Bloc de texte »
────────────────────
Ancores remembré-je alla vostre sainctité que la grande division et guerre qu'estoit entre le illustre empereur dessusdis et la sérénissime signorie de Venise; laquelle guerre empêchoit moult l'abilité du sérénissime empereur dessusdit contre lex Turs, pource que nésun ne peult faire aulcune chose de conte, faillant l'ayde et la puissance de la ségnorie de Venise, par la voye de la mer, par respit du passage et estroit de Constantinoble, et la vostre sainctité fust occasyon totale à faire faire ladicte paix, avecques cesi que la ségnorie de Venise se avoit offerte, par la voye de la mer, de faire de très-grans fais contre les Turs. Et se l'aige de l'empereur eust esté plus abille aulx fais, il aroit peu acomplir ses désirs contre les Turs; mais la vieillesse l'empêcha, ancore tout le bien dit de l'acort la vostre sainctité ne fust totelment cayson, et tout affin de paix entre les crestiens et encontre les payens.
────────────────────
Tâche assignée 1 » Relevez tous les noms propres de lieux ou de peuples qui figurent dans le passage sur la paix entre l'empereur et Venise.
Tâche assignée 2 » Poursuivez le passage sur la paix entre l'empereur et Venise après sa dernière phrase, dans la même langue et le même style.
Les lignes ci-après sont sans rapport avec le passage.

Jeu de données »
────────────────────
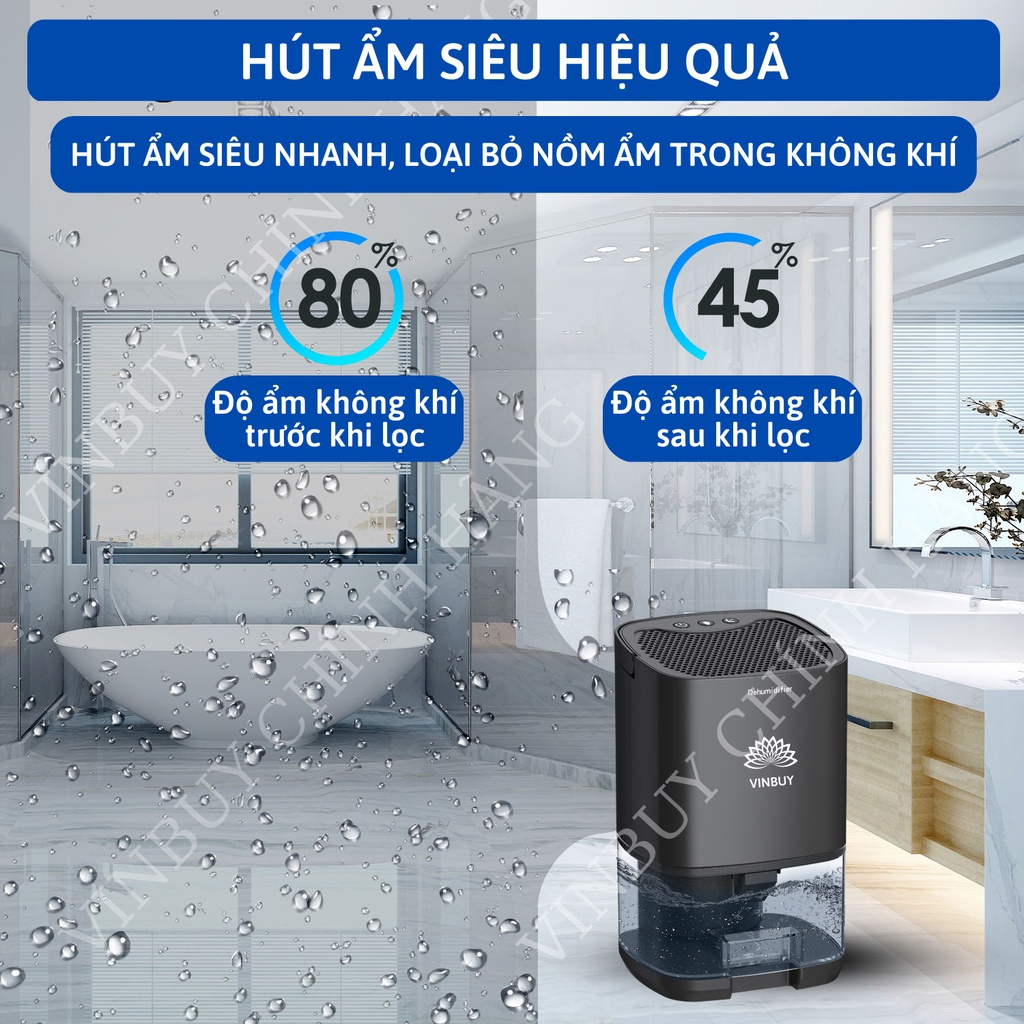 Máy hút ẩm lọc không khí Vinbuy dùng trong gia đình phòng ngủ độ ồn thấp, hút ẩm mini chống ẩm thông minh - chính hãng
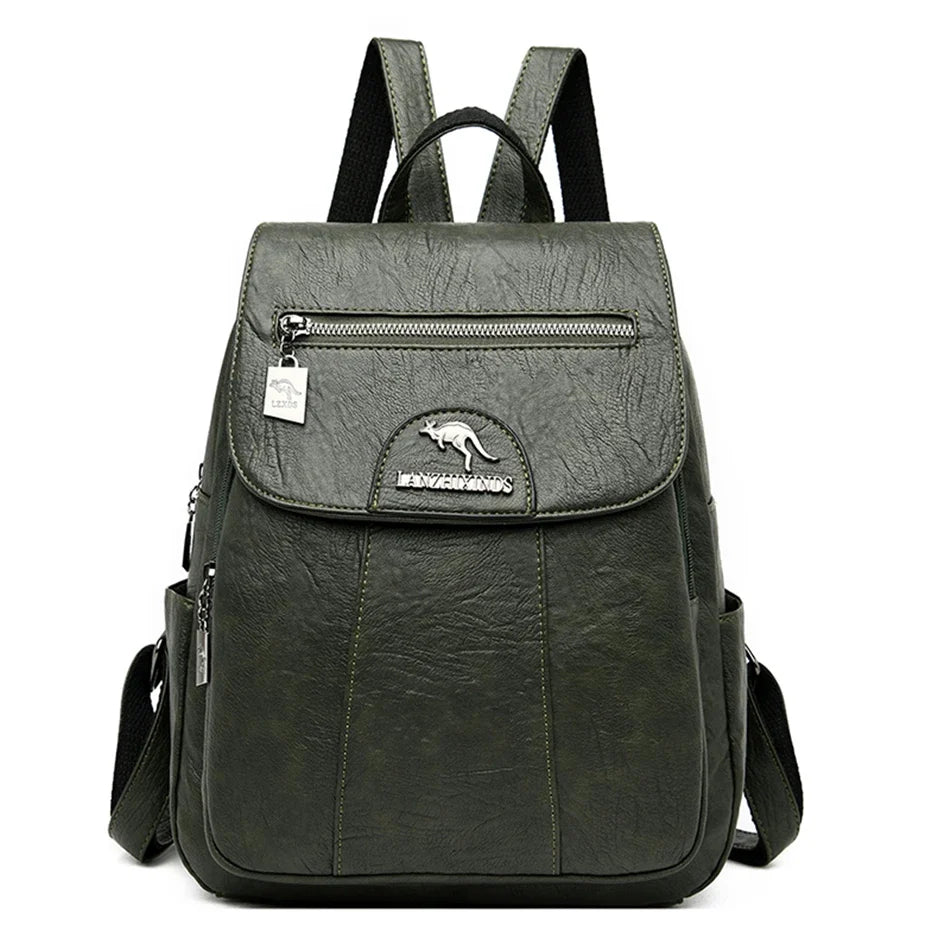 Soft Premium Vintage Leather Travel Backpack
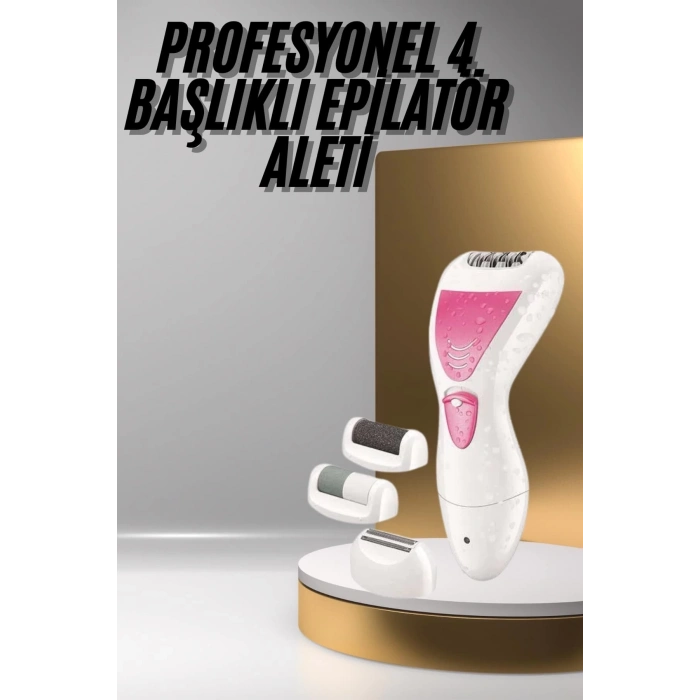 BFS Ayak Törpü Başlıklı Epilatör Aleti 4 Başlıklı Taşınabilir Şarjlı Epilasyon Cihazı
────────────────────
Résultat 1 » Venise, Turs, Constantinoble

Résultat 2 »
Après scet la vostre sainctité que, au temps que le réaulme de France estoit en division avecques le illustre prince le ségneur duc de Bourgoingne; lesquels sont les primiers et principaulx ségneurs et chief des crestiens; laqueille division amenoit trèsgrande dommage et ruyne de toute la crestienté, aulxquel inconvénient la vostre sainctité y pourvéust par pluseurs manières, et envoya légas et ambassadeurs ausdis princes par manière que, alla fin, avecques l'ayde du Saint-Espirit, ilz demorarent d'acort et en bonne paix par lequel acort et paix a esté et est très-grant confort de crestiens par l'espérance qu'il ont de provision et, par le contraire, confugion * de payens. Lesquelx ségneurs et chief principaulx des crestiens Dieu mainteigne, gouverne et conserve pacifiez jusques alla fin du monde, pour ce que de telz ségneurs la crestienté a eu par le passé et a percorse d'avoir par l'advenir, moyénent la grâce de Dieu, grande faveur contre payens et tout à l'onneur de Dieu.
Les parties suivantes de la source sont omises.